Saved data entries

· · · · · · ·

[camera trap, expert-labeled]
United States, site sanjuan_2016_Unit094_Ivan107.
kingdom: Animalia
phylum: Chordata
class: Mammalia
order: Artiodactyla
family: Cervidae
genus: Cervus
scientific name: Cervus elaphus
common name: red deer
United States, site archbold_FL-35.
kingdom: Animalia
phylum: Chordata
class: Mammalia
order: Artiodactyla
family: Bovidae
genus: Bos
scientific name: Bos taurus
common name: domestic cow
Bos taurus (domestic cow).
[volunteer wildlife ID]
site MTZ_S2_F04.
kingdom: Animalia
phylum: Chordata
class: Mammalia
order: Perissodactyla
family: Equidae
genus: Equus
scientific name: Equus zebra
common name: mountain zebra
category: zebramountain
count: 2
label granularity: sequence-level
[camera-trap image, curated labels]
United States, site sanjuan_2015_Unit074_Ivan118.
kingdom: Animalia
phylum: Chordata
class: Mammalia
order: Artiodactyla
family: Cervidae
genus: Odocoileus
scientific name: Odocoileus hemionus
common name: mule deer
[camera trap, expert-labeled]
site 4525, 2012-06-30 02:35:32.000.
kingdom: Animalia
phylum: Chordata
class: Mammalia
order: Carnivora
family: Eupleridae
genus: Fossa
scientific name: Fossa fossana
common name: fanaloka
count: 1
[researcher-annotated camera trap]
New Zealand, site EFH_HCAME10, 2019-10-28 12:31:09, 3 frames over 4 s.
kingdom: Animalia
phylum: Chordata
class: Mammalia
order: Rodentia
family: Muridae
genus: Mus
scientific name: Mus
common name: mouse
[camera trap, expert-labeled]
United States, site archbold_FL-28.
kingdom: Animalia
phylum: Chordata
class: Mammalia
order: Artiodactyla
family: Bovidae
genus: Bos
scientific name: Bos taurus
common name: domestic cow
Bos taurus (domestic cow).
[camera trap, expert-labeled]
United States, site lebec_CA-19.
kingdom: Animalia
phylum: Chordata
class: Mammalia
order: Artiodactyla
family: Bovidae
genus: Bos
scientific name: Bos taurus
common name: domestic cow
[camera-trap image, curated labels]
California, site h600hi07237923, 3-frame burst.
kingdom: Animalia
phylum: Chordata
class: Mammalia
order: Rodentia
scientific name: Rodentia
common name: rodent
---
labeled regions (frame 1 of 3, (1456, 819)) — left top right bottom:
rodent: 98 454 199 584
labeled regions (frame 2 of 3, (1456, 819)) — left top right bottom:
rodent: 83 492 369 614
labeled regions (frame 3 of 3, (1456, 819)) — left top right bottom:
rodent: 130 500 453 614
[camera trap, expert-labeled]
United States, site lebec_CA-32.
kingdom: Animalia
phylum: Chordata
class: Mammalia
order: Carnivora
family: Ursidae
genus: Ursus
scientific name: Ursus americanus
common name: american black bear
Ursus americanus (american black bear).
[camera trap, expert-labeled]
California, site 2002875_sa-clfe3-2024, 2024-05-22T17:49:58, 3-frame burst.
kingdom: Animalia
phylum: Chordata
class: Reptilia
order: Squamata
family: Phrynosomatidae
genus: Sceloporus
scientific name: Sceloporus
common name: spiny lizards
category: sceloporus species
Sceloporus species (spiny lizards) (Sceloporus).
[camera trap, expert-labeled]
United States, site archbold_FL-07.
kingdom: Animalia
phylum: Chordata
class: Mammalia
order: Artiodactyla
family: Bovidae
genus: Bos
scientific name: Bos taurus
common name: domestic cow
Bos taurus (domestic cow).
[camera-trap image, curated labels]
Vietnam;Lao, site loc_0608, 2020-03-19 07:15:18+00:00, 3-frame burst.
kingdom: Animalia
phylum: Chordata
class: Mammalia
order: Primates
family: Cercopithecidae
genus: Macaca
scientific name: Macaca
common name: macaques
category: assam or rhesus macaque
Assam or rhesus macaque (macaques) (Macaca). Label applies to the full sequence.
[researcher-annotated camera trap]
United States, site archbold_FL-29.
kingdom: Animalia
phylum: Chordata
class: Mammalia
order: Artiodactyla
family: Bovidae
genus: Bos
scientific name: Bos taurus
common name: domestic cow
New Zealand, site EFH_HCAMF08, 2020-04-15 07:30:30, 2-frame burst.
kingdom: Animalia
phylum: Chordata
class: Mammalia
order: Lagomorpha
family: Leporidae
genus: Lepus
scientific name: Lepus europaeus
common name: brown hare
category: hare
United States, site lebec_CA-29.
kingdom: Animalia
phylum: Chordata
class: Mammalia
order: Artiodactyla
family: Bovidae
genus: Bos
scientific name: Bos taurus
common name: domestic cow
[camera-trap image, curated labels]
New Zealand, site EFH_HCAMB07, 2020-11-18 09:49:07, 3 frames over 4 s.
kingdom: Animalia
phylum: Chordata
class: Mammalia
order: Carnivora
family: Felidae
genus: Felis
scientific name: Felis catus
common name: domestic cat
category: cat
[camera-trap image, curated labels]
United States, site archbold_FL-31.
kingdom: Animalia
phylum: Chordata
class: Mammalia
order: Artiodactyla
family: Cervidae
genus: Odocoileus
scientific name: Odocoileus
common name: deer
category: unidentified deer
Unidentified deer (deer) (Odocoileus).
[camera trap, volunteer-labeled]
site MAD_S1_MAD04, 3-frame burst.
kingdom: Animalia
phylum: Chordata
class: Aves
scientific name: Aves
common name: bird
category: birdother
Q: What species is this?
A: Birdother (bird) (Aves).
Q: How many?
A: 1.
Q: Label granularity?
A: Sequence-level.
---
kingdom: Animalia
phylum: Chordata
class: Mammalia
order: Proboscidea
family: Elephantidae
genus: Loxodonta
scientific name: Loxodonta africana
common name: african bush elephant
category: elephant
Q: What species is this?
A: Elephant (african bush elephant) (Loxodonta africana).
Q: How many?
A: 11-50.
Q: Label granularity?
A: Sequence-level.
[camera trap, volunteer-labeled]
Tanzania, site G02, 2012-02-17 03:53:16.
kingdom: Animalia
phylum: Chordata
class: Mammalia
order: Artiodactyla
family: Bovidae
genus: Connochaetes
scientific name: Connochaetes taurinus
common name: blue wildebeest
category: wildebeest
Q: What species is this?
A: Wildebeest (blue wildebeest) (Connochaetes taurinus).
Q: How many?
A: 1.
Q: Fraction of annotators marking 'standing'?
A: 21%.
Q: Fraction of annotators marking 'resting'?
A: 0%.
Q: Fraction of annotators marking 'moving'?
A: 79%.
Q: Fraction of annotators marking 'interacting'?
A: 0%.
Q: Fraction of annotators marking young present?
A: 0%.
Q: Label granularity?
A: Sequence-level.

· · · · · · ·

> **Task directions**: Find the word "frames" in the entries, and copy every line it shows up in.

> **Worked solution**:
New Zealand, site EFH_HCAME10, 2019-10-28 12:31:09, 3 frames over 4 s.
New Zealand, site EFH_HCAMB07, 2020-11-18 09:49:07, 3 frames over 4 s.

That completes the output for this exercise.